Cumberland Colchester’s history continues to interest people from all over the world. Recently a BBC film crew visited Amherst met with Bill Casey MP, and got a tour of the mostly gone, but not forgotten, Chignecto Ship Railway.
“In January of this year a film crew working on a railroad documentary project for the British Broadcasting Corporation (BBC) contacted me seeking information about the Chignecto Ship Railway and its history. They were so intrigued by the story, that the BBC will include it their TV series Great American Railway Journeys,” explained Casey.
The BBC series explores the impact of railways on North America and its success as a world leader in commercial activity. Casey pointed out, that had the Chignecto Ship Railway been completed it would have provided a unique form of transport which could be used as a model for many other countries. For this reason the BBC has determined that it should be part of the story about North American railways.
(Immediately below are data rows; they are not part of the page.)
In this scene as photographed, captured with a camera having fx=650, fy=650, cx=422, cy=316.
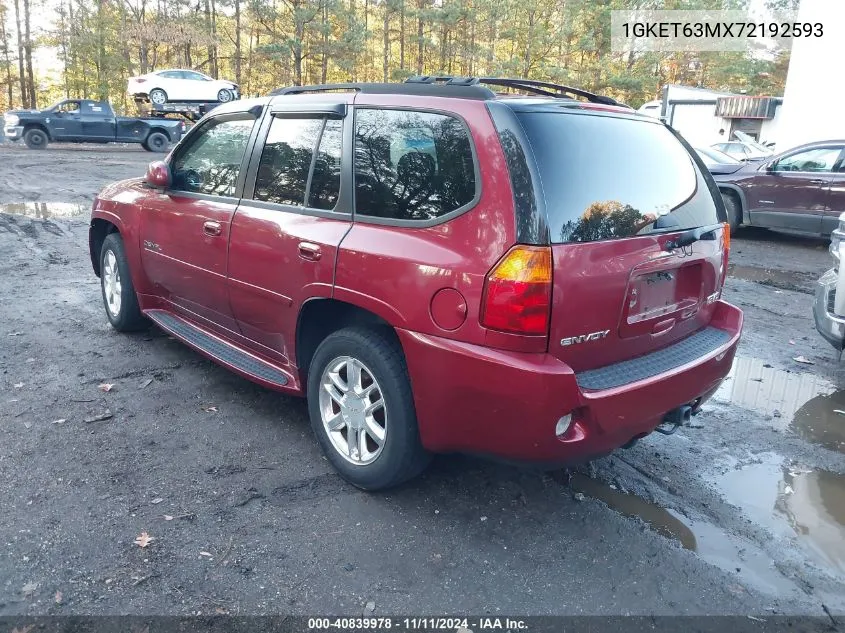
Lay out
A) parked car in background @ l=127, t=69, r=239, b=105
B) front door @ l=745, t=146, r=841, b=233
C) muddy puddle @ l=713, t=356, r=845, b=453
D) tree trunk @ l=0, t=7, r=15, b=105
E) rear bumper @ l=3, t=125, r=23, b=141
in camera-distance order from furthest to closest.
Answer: tree trunk @ l=0, t=7, r=15, b=105
parked car in background @ l=127, t=69, r=239, b=105
rear bumper @ l=3, t=125, r=23, b=141
front door @ l=745, t=146, r=841, b=233
muddy puddle @ l=713, t=356, r=845, b=453

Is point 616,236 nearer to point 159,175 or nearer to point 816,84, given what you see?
point 159,175

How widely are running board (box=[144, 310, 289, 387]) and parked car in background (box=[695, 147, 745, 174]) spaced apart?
9482mm

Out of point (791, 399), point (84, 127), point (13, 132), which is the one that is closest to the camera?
point (791, 399)

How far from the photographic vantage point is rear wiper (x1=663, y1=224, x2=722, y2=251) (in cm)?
289

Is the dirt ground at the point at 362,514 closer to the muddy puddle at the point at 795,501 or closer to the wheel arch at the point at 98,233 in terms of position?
the muddy puddle at the point at 795,501

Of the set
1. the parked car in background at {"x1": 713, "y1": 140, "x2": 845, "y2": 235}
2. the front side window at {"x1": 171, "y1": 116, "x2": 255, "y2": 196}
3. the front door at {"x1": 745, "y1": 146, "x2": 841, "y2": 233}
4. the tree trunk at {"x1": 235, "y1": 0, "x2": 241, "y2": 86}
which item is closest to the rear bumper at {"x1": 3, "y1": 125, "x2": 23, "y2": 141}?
the tree trunk at {"x1": 235, "y1": 0, "x2": 241, "y2": 86}

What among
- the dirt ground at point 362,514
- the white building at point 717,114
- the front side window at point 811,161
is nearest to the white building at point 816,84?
the white building at point 717,114

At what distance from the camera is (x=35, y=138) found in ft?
75.8

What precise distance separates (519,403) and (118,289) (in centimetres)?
396

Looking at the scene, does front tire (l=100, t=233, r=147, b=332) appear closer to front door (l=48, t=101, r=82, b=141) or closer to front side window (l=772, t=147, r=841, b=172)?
front side window (l=772, t=147, r=841, b=172)

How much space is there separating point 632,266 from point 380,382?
3.89 feet

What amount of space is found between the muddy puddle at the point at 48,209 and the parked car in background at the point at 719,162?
10955 millimetres

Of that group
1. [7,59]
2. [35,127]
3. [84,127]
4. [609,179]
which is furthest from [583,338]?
[7,59]

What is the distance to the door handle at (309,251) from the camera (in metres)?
3.11
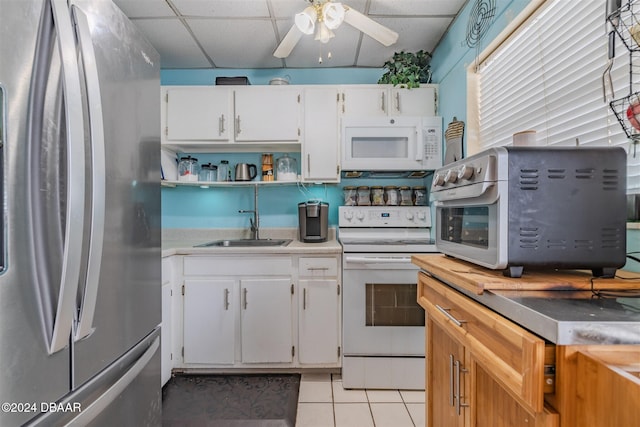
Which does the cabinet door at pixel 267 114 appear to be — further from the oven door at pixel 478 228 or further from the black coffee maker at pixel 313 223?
the oven door at pixel 478 228

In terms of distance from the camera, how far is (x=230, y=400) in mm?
1934

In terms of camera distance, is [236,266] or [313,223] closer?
[236,266]

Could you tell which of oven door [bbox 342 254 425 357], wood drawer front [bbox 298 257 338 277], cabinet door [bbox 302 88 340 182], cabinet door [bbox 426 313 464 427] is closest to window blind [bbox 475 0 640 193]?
cabinet door [bbox 426 313 464 427]

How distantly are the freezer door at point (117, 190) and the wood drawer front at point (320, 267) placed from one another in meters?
1.15

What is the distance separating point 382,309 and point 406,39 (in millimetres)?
1990

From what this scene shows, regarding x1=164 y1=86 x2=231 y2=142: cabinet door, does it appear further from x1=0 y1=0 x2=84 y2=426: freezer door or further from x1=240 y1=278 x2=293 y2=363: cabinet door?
x1=0 y1=0 x2=84 y2=426: freezer door

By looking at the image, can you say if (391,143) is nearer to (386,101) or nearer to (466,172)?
(386,101)

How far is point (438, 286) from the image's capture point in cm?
113

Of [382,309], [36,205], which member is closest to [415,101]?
[382,309]

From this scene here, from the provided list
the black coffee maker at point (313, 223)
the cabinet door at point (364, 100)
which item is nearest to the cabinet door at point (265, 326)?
the black coffee maker at point (313, 223)

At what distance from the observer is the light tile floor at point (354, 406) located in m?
1.75

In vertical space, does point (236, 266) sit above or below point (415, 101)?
below

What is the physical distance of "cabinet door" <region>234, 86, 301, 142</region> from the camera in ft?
8.19

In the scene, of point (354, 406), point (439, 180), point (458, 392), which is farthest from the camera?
point (354, 406)
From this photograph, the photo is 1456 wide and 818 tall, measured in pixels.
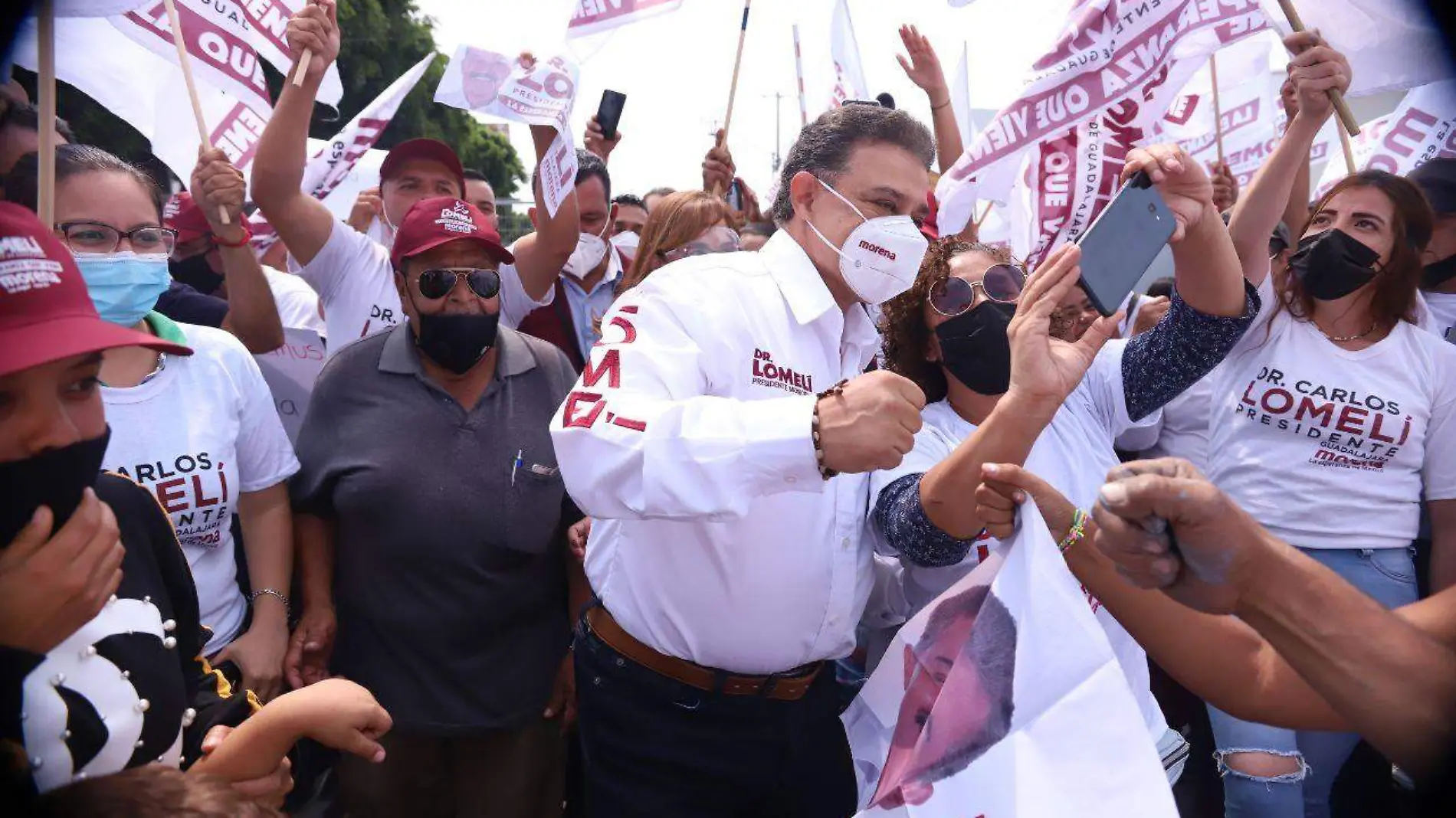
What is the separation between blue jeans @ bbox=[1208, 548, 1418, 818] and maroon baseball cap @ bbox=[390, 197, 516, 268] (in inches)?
110

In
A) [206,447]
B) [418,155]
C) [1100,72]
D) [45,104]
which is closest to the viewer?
[45,104]

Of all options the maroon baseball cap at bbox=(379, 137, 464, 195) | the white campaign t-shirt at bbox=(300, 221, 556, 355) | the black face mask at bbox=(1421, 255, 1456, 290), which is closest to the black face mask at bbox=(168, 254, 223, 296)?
the maroon baseball cap at bbox=(379, 137, 464, 195)

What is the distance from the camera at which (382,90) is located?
25016mm

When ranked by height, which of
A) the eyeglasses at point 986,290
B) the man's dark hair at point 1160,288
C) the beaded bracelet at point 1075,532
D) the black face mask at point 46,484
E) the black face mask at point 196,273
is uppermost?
the eyeglasses at point 986,290

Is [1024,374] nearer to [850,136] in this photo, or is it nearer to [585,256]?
[850,136]

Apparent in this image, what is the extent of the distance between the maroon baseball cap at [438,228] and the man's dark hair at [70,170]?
2.21 ft

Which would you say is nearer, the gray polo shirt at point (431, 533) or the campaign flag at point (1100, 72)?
the gray polo shirt at point (431, 533)

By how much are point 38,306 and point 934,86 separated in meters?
4.13

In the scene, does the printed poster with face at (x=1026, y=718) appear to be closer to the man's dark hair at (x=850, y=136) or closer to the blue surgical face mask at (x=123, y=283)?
the man's dark hair at (x=850, y=136)

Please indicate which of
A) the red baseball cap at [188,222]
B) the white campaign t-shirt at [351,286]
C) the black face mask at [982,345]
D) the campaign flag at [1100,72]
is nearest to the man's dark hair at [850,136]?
the black face mask at [982,345]

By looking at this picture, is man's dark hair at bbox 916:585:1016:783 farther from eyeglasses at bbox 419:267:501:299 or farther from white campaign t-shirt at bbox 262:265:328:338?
white campaign t-shirt at bbox 262:265:328:338

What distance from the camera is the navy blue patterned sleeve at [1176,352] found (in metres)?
2.47

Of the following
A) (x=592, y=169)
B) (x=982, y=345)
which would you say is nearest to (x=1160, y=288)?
(x=592, y=169)

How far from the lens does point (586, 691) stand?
244 centimetres
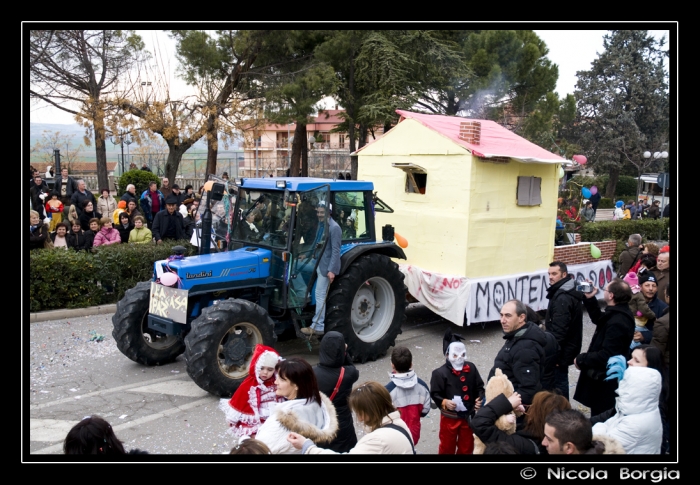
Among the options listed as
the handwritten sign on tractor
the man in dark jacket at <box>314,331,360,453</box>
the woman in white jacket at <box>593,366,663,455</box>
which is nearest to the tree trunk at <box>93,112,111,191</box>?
the handwritten sign on tractor

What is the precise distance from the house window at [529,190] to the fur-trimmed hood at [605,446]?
6.04 m

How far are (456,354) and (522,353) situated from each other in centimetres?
45

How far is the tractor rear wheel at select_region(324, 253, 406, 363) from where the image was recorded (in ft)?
23.5

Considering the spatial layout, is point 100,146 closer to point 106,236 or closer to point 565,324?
point 106,236

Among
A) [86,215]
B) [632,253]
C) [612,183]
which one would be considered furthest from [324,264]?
[612,183]

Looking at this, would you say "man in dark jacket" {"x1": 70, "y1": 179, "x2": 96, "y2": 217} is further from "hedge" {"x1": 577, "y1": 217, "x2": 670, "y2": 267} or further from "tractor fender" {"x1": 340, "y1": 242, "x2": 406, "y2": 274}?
"hedge" {"x1": 577, "y1": 217, "x2": 670, "y2": 267}

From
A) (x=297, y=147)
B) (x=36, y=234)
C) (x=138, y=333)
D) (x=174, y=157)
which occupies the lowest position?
(x=138, y=333)

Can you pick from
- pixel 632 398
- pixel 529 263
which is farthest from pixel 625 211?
pixel 632 398

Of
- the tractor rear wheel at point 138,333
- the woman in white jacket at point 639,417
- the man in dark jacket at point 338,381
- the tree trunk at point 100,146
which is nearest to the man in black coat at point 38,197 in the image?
the tree trunk at point 100,146

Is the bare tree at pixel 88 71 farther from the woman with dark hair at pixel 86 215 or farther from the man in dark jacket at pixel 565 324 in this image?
the man in dark jacket at pixel 565 324

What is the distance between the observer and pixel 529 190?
30.8ft

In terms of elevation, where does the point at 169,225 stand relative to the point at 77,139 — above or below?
below

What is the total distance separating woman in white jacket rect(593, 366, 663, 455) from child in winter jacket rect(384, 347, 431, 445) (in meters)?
1.15

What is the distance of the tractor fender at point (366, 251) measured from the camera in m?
7.26
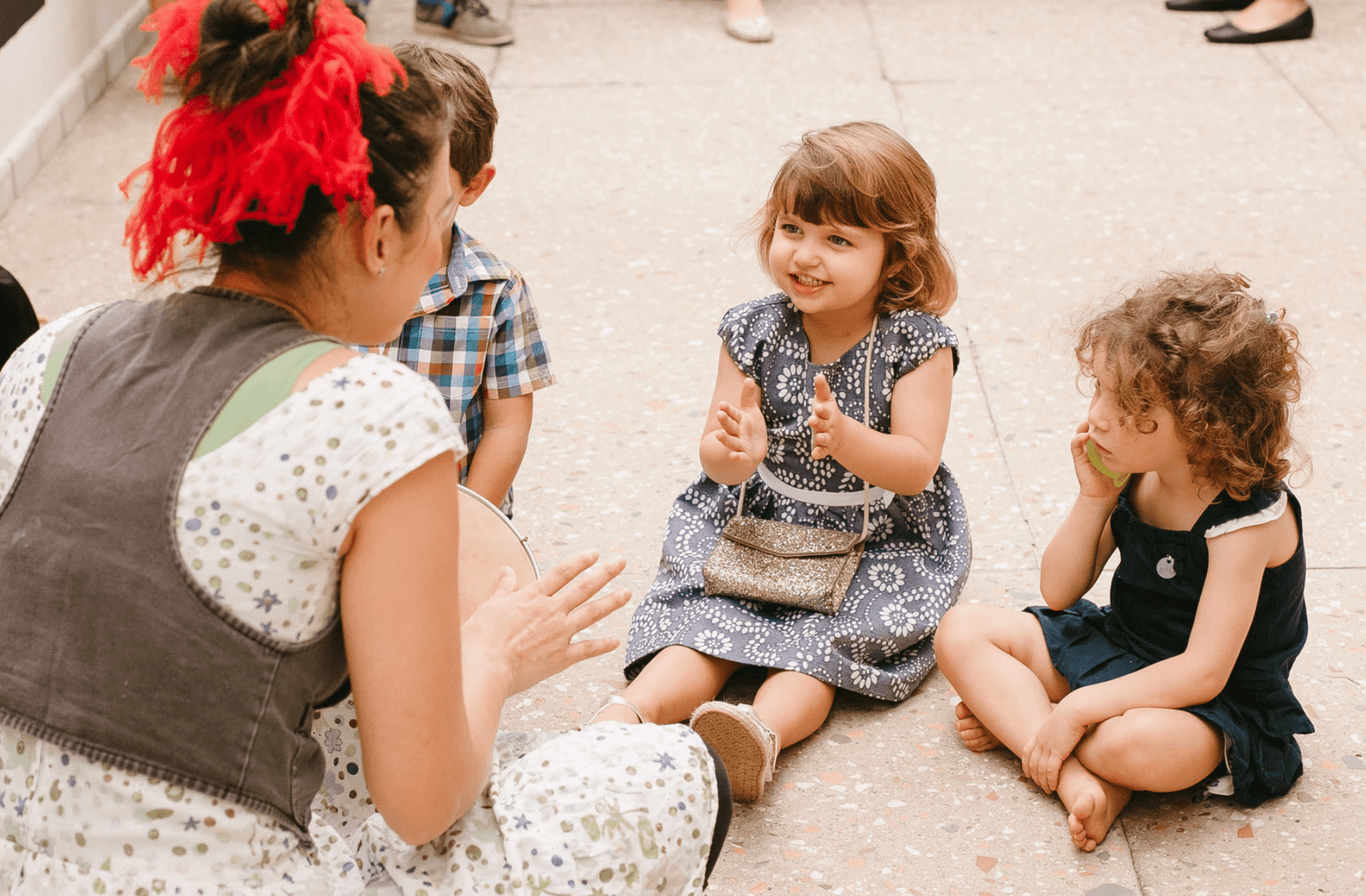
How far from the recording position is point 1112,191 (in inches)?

On July 27 a film crew from the BBC arrived at the Chignecto Ship Railway site near Amherst to do a preliminary inspection of the site. The complete crew will return later in August to do the actual filming for the segment.
Bill Casey, along with BBC documentary maker Ben Rowland, pointing out the ruins of the Chignecto Ship Railway
The BBC crew examined much of the documentation available including a copy of the original deed plan. This plan is over 20 feet long and outlines each aspect of the roadway and the challenges involved in the construction.
Bill and the BBC crew checking out the long details of the project
The crew visited the Bay of Fundy site and walked part of the railway bed. They climbed on the stone foundations of the machinery used for the hydraulic lifts, and had a close look at many of the remaining barrels of concrete left from the construction; 197 barrels left at one location alone. The wood of the barrels has disintegrated and the steel hoops have almost all disappeared, but the concrete has turned into cement and they are still piled exactly as they were left in 1890.
Large cement blocks mark the site of the abandoned Chignecto Ship Railway
The crew also filmed downtown Amherst including the “Tupper Building”, once owned by Sir Charles Tupper who was instrumental in the development of the Chignecto Ship Railway. At the time, Sir Charles served as the Minister of Railways and Canals. In 1896, he served as Prime Minister. He was instrumental in provincial and federal politics for much of his life.
“The BBC crew were surprised to learn that Sir Charles Tupper was born in Amherst and was one of Canada’s founding fathers,” said Casey. “He served in Britain as Canada’s High Commissioner, and also became a Member of the British Privy Council. He died in Britain at 94 but he was buried in Halifax.”